Döşeme ve tavanları ahşap kâgir olarak inşa edilen hemen yanında pazarların kurulduğu ve Milli bayramların törenlerinin yapıldığı alanın yanındaki Kemaliye Camii, soğuk bir kış günü çıkan çok büyük bir yangın sonucunda 1970 li yıllarda tamamen yandığına şahit olunmuştu. Aynı arazi üzerine yenisinin inşa edilmesi ise çok uzun sürmemişti.    

                               

                               

                                                  MORDUT CAMİİ (YENİ CAMİİ-1968)

Kemaliye Camiisi’nden başka Gümüşhane il merkezinden Bağlarbaşı Mahallesi yönüne doğru giden yol üzerinde sol tarafta her zaman görülen bir ‘dut’ ağacının yanındaki Mordut Camii (Yeni Camii) yer alırdı. Yanındaki mor renginin yüksek enerjili meyveli ağacının dutları Gümüşhane’nin diğer ünlü beyaz dutlarının aksine çok fazla oranda antioksidan kaynaklı olduğu bilinen meyveleri düştüğü toprak zemini de 'mor' renge dönüştürürdü.  

Bağlarbaşı Mahallesi’ne her gidişte yukarıya doğru giden yolun sol tarafında kalan bir ahlat ağacının sevdiği yalnızlık gibi yokuşlu bir yol üzerinde bulunan bu mor dut ağacının altına düşen dutların toprakta yer yer oluşturduğu mor renkler, bu meyveye günümüzde ‘karadut’ denilmesine rağmen bu mahalleye ‘Mordut’ adının verilmesine vesile olmuştu.

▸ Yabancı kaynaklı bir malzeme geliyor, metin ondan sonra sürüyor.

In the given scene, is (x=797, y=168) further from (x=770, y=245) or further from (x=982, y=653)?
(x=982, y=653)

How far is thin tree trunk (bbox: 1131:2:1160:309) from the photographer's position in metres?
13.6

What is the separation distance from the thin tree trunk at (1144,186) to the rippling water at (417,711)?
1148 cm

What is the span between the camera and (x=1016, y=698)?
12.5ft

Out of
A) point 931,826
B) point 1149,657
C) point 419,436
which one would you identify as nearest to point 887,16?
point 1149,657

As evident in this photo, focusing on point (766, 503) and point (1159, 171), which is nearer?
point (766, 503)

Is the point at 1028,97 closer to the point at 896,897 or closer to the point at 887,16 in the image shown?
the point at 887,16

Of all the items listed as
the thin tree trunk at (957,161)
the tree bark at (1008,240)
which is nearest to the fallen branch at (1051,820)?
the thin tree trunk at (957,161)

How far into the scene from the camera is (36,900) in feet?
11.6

Mor dut ağacının bir başka türü ve benzeri olan ve Gümüşhane’nin güney yönündekİ, Kızılköy’e giderken adına ‘more’ denilen ağaçların bulunduğu alanda yanında ‘hudâyinâbit' olarak yetişen ‘badem’ ağaçlarının birlikte bulunması, günümüzde tıbbın da öngördüğü şekilde ‘more’ yenildiğinde yanında mutlaka ‘badem’ yiyerek kan şekerinin ani yükselmesini dengelenir olması nedeniyle bu iki ağacın aynı yerde yetişmesinin gerekçesi, ilahi bir tezahür olarak görülürdü. [2]

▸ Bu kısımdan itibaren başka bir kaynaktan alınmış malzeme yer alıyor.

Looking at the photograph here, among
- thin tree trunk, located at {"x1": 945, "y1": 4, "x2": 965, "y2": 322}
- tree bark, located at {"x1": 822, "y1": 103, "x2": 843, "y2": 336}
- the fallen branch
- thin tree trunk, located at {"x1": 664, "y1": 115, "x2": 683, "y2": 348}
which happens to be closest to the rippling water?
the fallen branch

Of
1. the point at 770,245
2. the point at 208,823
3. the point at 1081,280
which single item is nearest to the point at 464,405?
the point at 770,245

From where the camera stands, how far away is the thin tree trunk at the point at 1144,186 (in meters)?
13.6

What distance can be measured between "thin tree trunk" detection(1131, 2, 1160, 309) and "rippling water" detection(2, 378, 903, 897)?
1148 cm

Mordut Camii’nde, Yemen’de görev yapan bir subay tarafından mukaddes emanetlerin taksimi sırasında vasiyet üzerine camiye getirilen Hırka-i Şerif’, Ramazan ayında Kadir gecelerinde mutlaka ziyaret edilirdi.

Gerek 1927 yılına kadar inşası tamamlanan Kemaliye Camii gerekse 1968 yılında inşası biten Mordut Camii Gümüşhane’nin kadim tarihine yön verecek adlarını tarihe yazdıran camileri olarak bilinmektedir.  

ARKEOTEKNO

[1] https://www.etimolojiturkce.com/kelime/m%C3%BCezzin

[2] Mor renginden adını alan ‘more’ adlı bu dut cinsi yenildiğinde dikenlerinin ele batması nedeniyle çıkarılan ses olarak ‘böğürtü’ kökünden gelen ‘böğürtlen’ olarak adlandırılması ise Türkçe’nin bir zenginliği olarak bilinir.